Monte Carlo (MC) simulation is commonly considered to be the most accurate dose calculation method in radiotherapy. However, its efficiency still requires improvement for many routine clinical applications. In this paper, we present our recent progress toward the development of a graphics processing unit (GPU)-based MC dose calculation package, gDPM v2.0. It utilizes the parallel computation ability of a GPU to achieve high efficiency, while maintaining the same particle transport physics as in the original dose planning method (DPM) code and hence the same level of simulation accuracy. In GPU computing, divergence of execution paths between threads can considerably reduce the efficiency. Since photons and electrons undergo different physics and hence attain different execution paths, we use a simulation scheme where photon transport and electron transport are separated to partially relieve the thread divergence issue. A high-performance random number generator and a hardware linear interpolation are also utilized. We have also developed various components to handle the fluence map and linac geometry, so that gDPM can be used to compute dose distributions for realistic IMRT or VMAT treatment plans. Our gDPM package is tested for its accuracy and efficiency in both phantoms and realistic patient cases.

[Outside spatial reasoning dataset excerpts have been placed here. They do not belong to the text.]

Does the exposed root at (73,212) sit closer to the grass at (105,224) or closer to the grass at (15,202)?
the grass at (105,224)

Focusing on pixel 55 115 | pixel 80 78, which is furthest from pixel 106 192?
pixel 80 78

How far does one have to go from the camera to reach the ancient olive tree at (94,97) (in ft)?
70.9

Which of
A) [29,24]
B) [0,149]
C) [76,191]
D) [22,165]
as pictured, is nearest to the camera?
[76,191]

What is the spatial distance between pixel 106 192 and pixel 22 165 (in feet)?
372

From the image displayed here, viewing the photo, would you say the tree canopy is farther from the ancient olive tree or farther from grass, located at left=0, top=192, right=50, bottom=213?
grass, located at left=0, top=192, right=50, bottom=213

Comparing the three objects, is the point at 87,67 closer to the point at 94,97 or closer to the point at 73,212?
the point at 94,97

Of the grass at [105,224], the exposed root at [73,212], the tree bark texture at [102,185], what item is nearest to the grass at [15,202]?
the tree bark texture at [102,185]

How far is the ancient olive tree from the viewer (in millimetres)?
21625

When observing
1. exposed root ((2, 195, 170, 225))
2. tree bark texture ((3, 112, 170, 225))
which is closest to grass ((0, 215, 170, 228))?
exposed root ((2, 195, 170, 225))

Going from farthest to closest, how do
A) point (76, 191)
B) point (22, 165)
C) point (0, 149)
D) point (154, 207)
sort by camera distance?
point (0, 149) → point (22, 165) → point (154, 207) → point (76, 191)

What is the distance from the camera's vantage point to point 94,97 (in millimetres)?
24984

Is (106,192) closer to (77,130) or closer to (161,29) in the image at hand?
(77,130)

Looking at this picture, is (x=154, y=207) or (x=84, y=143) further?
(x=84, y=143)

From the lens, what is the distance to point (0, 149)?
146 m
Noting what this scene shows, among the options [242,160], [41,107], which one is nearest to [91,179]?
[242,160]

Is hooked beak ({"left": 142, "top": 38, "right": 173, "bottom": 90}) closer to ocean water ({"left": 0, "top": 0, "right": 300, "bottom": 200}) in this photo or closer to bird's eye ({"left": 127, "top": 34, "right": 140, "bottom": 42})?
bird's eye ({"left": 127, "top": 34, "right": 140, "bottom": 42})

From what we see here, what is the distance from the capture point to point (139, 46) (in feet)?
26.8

In all cases, the average relative uncertainties are less than 1%. A statistical t-test is performed and the dose difference between the CPU and the GPU results is not found to be statistically significant in over 96% of the high dose region and over 97% of the entire region. Speed-up factors of 69.1 ∼ 87.2 have been observed using an NVIDIA Tesla C2050 GPU card against a 2.27 GHz Intel Xeon CPU processor. For realistic IMRT and VMAT plans, MC dose calculation can be completed with less than 1% standard deviation in 36.1 ∼ 39.6 s using gDPM.